- Homecare service
Custom Care - Wolverhampton
Report from 22 March 2024 assessment
Contents
On this page
- Overview
- Learning culture
- Safe systems, pathways and transitions
- Safeguarding
- Involving people to manage risks
- Safe environments
- Safe and effective staffing
- Infection prevention and control
- Medicines optimisation
Safe
Medicines were managed in a safe way by staff who had been trained to administer these. There was a system in place to ensure people received their medicines when needed and when areas of improvement had been identified these had been actioned. People and relatives were mainly happy with how their medicines were managed.
This service scored 75 (out of 100) for this area. Find out what we look at when we assess this area and How we calculate these scores.
Learning culture
We did not look at Learning culture during this assessment. The score for this quality statement is based on the previous rating for Safe.
Safe systems, pathways and transitions
We did not look at Safe systems, pathways and transitions during this assessment. The score for this quality statement is based on the previous rating for Safe.
Safeguarding
We did not look at Safeguarding during this assessment. The score for this quality statement is based on the previous rating for Safe.
Involving people to manage risks
We did not look at Involving people to manage risks during this assessment. The score for this quality statement is based on the previous rating for Safe.
Safe environments
We did not look at Safe environments during this assessment. The score for this quality statement is based on the previous rating for Safe.
Safe and effective staffing
We did not look at Safe and effective staffing during this assessment. The score for this quality statement is based on the previous rating for Safe.
Infection prevention and control
We did not look at Infection prevention and control during this assessment. The score for this quality statement is based on the previous rating for Safe.
Medicines optimisation
The feedback we received from people and relatives was mainly positive, however some people did share areas of improvement. One person told us about a recent incident where their cream had not been applied by a new member of staff, they told us they had contacted the office, and this had been resolved. Another person said, “The new staff could do with a bit of extra training.” Other people and relatives provided us with positive feedback. A person told us, “They (the carer) do a fantastic job, I have been with them for over 4 years. They are competent to dispense the medication and I have no concerns. They do a review every month”. A relative said, “I cannot fault them. They go above and beyond. Everybody’s got the knowledge how to give it (medicines) to him.”
We spoke with the registered manager and area manager about the systems that were in place to manage medicines safety. They were able to talk us through the procedures in place including when people started using the service, when people were refusing medicines and when medicines errors occurred. The registered manager explained how they ensured staff had initial training in medicines management, completed an annual refresher training and had their competency checked at least every 6 months to ensure they were safe to administer medicines to people. The registered manager also explained to us the process that was followed if a medicines error occurred, including retraining staff and completing a further competency with them.
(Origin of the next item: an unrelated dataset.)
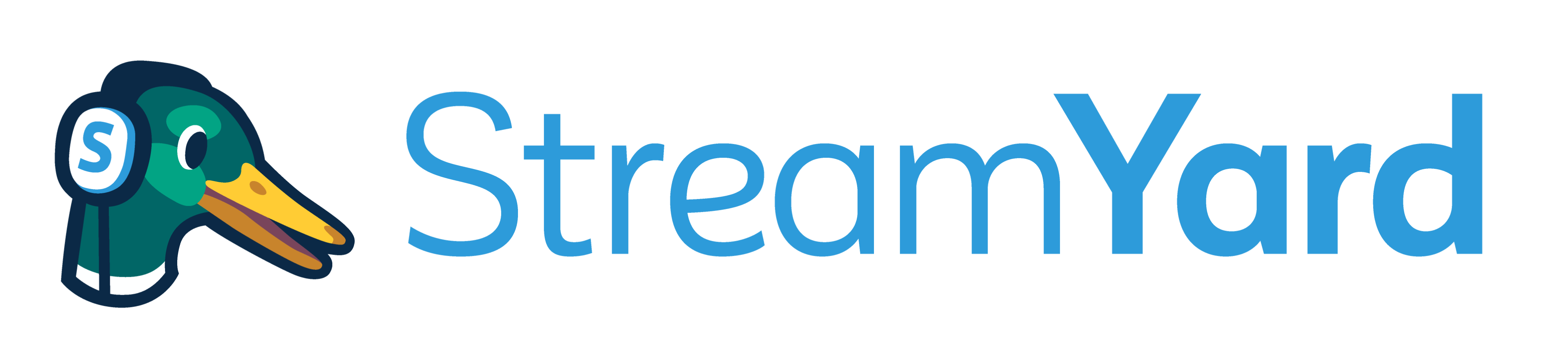 FAQ   StreamYard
The area manager and the registered manager shared examples of how they monitored the administration of medicines for people and how they used this information to bring learning into the service. They told us about an improvement plan that they created following a review of medicines administration. Staff spoke confidently about the support they received with medicines. They told us they had received training, and their competency was checked. They were able to tell us what to do if they had any concerns, people refused their medicines, or they came across an error. One staff member told us, “I feel very confident to administer medicines and have been completing for a few years. I have yearly training and the team come out and check my competency about twice a year. We have themed supervisions where medicines are covered, and we are always getting reminders or learning if things have gone wrong”. Another staff member said, “I am aware some people have ‘as required’ medicines and this is on the app you can check when they need it and if they can have it if someone asks for a paracetamol”.
Records we reviewed confirmed people received their medicines when needed. When people had refused or had not received their medicines there was a clear action in place that identified the reason for this. This was then reviewed by the management team to identify any trends and take the required action. For example, when people continued to refuse medicines there was evidence other professionals had been alerted to the concerns. We saw when people had ‘as required’ medicines these were administered as prescribed and there were clear plans in place offering staff guidance as to when people may need these medicines. Staff had received training, and their competency was checked to ensure they were safe to administer medicines to people. All medicines were reviewed weekly by staff as part of a ‘task’ when they were supporting people, this was to ensure the records were up to date. The audits in place were effective. The quality checks ensured any concerns or errors were identified quickly so that appropriate action could be taken. The provider regularly shared information with staff around medicines management, including any findings or reminders and prompts. For example, a memo had recently been sent which reminded staff what codes to use on the medicines administration records.